Aufgaben =
1) Schreiben Sie aus dem Auszug den Abschnitt ab, der bei den Worten „Ich schicke Ihnen“ beginnt und nach „andern mannigfaltig nutzen.“ endet.
2) Womit ist Schiller laut dem Auszug zufrieden?
3) Prüfen Sie, ob die folgenden Aussagen mit dem Auszug übereinstimmen, und belegen Sie jede Antwort (ja oder nein) mit den entscheidenden Worten des Auszugs als wörtlichem Zitat: (a) Der Aufsatz behandelt nach allgemeinen Bemerkungen den Laokoon. (b) Der Schreiber hat sich vor allem durch Anschauung und Betrachtung weitergebildet. (c) Der Anlass des Aufsatzes wird im Auszug sofort genannt.

Auszug =
━━━━━━━━━━━━━━━━━━━━━━━━━━━━━━
Seitdem ich weiß daß Sie wieder in Ihr Vaterland gerettet sind, ist mein Beginnen von ganz andrer Art als vorher, und meine Gedanken sind nun hauptsächlich darauf gerichtet: daß wir wechselseitig mit demjenigen bekannt werden was jeder bis her einzeln für sich gethan hat. Sie haben durch Anschauung und Betrachtung ein unendliches Feld kennen gelernt und ich habe indessen, von meiner Seite, durch Nachdenken und Gespräch über Theorie [188] und Methode mich weiter auszubilden nicht versäumt; so daß wir nun entweder unmittelbar mit unsern Arbeiten zusammen treffen, oder uns wenigstens sehr leicht werden erklären und vereinigen können.

Ich schicke Ihnen hier einen Aufsatz worin, nach einigem Allgemeinen, über Laokoon gehandelt ist. Die Veranlassung zu diesem Aufsatze sage ich hernach. Schiller ist mit der Methode und dem Sinn desselben zufrieden, es ist nun die Frage: ob Sie mit dem Stoff einig sind? ob Sie glauben daß ich das Kunstwerk richtig gefaßt und den eigentlichen Lebenspunct des dargestellten wahrhaftig angegeben habe? Auf alle Fälle können wir uns künftig vereinigen, theils dieses Kunstwerk, theils andere in einer gewissen Folge dergestalt zu behandeln, daß wir, nach unserm ältern Schema, eine vollständige Entwicklung von der ersten poetischen Conception des Werks, bis auf die letzte mechanische Ausführung zu liefern suchen und dadurch uns und andern mannigfaltig nutzen.
━━━━━━━━━━━━━━━━━━━━━━━━━━━━━━
Gegebene Einträge =
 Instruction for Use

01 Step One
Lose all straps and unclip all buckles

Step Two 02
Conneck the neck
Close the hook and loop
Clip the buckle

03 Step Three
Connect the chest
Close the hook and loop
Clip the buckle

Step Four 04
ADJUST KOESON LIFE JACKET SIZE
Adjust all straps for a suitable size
━━━━━━━━━━━━━━━━━━━━━━━━━━━━━━
Ergebnisse in Reihenfolge =
1)
Ich schicke Ihnen hier einen Aufsatz worin, nach einigem Allgemeinen, über Laokoon gehandelt ist. Die Veranlassung zu diesem Aufsatze sage ich hernach. Schiller ist mit der Methode und dem Sinn desselben zufrieden, es ist nun die Frage: ob Sie mit dem Stoff einig sind? ob Sie glauben daß ich das Kunstwerk richtig gefaßt und den eigentlichen Lebenspunct des dargestellten wahrhaftig angegeben habe? Auf alle Fälle können wir uns künftig vereinigen, theils dieses Kunstwerk, theils andere in einer gewissen Folge dergestalt zu behandeln, daß wir, nach unserm ältern Schema, eine vollständige Entwicklung von der ersten poetischen Conception des Werks, bis auf die letzte mechanische Ausführung zu liefern suchen und dadurch uns und andern mannigfaltig nutzen.

2) Mit der Methode und dem Sinn des Aufsatzes über Laokoon.

3)
(a) Ja: „worin, nach einigem Allgemeinen, über Laokoon gehandelt ist“
(b) Nein: „Sie haben durch Anschauung und Betrachtung ein unendliches Feld kennen gelernt“; er selbst bildete sich „durch Nachdenken und Gespräch über Theorie“ weiter.
(c) Nein: „Die Veranlassung zu diesem Aufsatze sage ich hernach.“